Just because it is on the Internet doesn’t mean it is free
Recently I ran across this story http://thestolenscream.com/ about a picture that was taken from a photographer’s Flickr site and was being used around the world. He was not being compensated. It is both an amazing story of how something can go around the world from just being good and how at times people’s work is stolen. The video is 10 minutes long and is well done. The back story and video link is available here at http://fstoppers.com/fstoppers-original-the-stolen-scream/
Notice what I have done above, I clearly indicated where the information is located. I could have just as easily gone into YouTube and gotten an embed link to put into my blog. I also could have just as easily downloaded the video and edited out the credits. But that is an insult to the people who created it. I am basically stealing their time and effort.
I know that some of my readers are more familiar with audio video system integration than with photography. The same thing occurs there and other places as well. It might not be a picture it could be a grounding scheme or a user interface panel just for a sample. Perhaps it is finding information on a manufacturer’s website and including it in your information package. Often manufacturers are okay with that, if you are using the information to sell and use their products. However that does not always happen.
Last year I was very surprised when someone called me to complain about a training video I did that was on YouTube. I was not surprised that I got a complaint, rather I was surprised that it was on YouTube. I did not upload the video there. I uploaded it to my work website. Not a huge deal as it was information about our products, however it then started to sink in. This website had taken someone else’s work, made some edits, and were then presenting it as their own work. They even placed their company logo over the video as well.

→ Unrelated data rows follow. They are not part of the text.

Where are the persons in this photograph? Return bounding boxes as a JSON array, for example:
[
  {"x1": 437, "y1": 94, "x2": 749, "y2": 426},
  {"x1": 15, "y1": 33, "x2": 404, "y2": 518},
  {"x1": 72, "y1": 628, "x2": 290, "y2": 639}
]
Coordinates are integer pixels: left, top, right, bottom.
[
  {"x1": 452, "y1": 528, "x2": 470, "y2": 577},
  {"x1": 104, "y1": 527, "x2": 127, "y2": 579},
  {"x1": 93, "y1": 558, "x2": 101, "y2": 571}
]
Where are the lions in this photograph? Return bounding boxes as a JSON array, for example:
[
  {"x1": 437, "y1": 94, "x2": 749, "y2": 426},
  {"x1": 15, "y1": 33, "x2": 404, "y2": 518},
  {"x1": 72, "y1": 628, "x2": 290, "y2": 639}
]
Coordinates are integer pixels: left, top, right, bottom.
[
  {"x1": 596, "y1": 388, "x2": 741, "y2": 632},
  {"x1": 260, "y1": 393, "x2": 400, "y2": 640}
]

Someone else was supplicating all of the time and effort placed into the video. I understand how anything on the Internet is capable of being copied. Basically that was what annoyed me the most was that the effort put forth to collect and present the information was not being recognized someone else was just taking it.

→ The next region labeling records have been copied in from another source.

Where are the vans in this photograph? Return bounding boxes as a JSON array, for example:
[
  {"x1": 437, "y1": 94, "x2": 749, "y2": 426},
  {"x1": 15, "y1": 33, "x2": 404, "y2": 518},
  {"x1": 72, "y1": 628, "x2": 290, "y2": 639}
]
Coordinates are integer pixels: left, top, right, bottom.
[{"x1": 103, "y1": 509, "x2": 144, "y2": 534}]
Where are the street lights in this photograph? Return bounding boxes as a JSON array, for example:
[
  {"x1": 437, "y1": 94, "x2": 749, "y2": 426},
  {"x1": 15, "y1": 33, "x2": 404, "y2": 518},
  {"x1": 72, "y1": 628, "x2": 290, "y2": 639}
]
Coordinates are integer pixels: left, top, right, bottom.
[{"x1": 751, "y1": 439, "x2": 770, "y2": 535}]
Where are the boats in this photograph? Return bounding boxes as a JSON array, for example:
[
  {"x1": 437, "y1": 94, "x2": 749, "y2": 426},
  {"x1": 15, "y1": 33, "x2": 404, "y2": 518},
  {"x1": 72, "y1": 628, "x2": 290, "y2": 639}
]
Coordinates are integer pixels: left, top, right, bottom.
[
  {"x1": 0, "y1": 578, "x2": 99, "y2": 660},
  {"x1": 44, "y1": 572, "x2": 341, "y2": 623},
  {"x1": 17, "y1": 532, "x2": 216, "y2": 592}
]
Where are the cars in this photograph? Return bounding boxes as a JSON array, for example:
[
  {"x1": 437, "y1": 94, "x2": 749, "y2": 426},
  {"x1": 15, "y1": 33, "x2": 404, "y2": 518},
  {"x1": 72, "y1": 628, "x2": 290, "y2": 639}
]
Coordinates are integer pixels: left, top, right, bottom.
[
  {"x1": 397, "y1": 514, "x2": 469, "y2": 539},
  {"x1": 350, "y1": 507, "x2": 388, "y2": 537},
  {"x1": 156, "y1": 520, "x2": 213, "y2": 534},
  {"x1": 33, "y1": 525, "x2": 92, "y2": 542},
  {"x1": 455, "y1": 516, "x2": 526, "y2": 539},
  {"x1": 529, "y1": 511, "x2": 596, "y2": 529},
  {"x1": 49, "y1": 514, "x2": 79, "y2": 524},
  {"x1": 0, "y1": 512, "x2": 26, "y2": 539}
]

That seems small, no one harmed, right? That is somewhat correct. My company paid for me to make the video and the product was still being promoted. However what happened if it was not a sales tool but rather a picture of a landmark, a presentation about a topic, a system design, or a configuration file for a piece of equipment.
The information is being provided without compensation to the creator or even acknowledgment. Basically that person’s time, effort, and knowledge is being stolen. If it is licensed under Creative Commons terms the creator expects certain respect in the process. If it is not expressly stated that it is okay to use, it should not be used.

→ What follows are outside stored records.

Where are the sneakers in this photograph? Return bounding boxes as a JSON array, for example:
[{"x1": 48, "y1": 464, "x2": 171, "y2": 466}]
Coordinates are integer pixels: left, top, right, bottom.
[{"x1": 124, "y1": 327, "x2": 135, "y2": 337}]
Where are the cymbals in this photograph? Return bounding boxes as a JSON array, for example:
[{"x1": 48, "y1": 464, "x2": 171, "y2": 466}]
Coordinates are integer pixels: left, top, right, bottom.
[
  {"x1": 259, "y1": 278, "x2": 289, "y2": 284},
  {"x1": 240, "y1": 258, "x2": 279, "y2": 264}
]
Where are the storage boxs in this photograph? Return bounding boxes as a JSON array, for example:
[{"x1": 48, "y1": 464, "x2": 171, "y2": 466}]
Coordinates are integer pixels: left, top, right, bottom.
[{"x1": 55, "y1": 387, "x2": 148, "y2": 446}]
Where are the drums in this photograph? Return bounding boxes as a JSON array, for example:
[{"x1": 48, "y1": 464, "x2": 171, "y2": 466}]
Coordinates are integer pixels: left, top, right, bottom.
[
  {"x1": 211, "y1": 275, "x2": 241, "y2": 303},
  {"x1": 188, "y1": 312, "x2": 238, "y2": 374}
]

The best example is someone who is creating a presentation or proposal and need a picture of a movie theater. I found a nice theater image on Wikipedia taken by Fernando de Sousa from Melbourne, Australia and licensed under Creative Commons Attribution-Share Alike 2.0 Generic license. That license requires attribution. Mr. de Sousa is a professional photographer. He takes pictures for compensation. He shared his work, the results of his skill, equipment, experience, and knowledge. All that he asks for is credit. Will you provide it?
Think about it another way. You went through the process of creating a proposal for a project. You outlined the equipment and process you are going to use. You provided information about why you chose that approach. The person you made the proposal to decides not to hire you. Instead they take your proposal package and use it to create the project themselves. Would that annoy you? Would you expect compensation? How about if all you asked for was attribution?
So I ask everyone to please respect the Intellectual Property, time, effort, and knowledge that is provided on the Internet and provide attribution at least. Don’t take credit for other people’s work.
I am off to go place watermarks on my stuff, if you would like to use an image without it, just ask.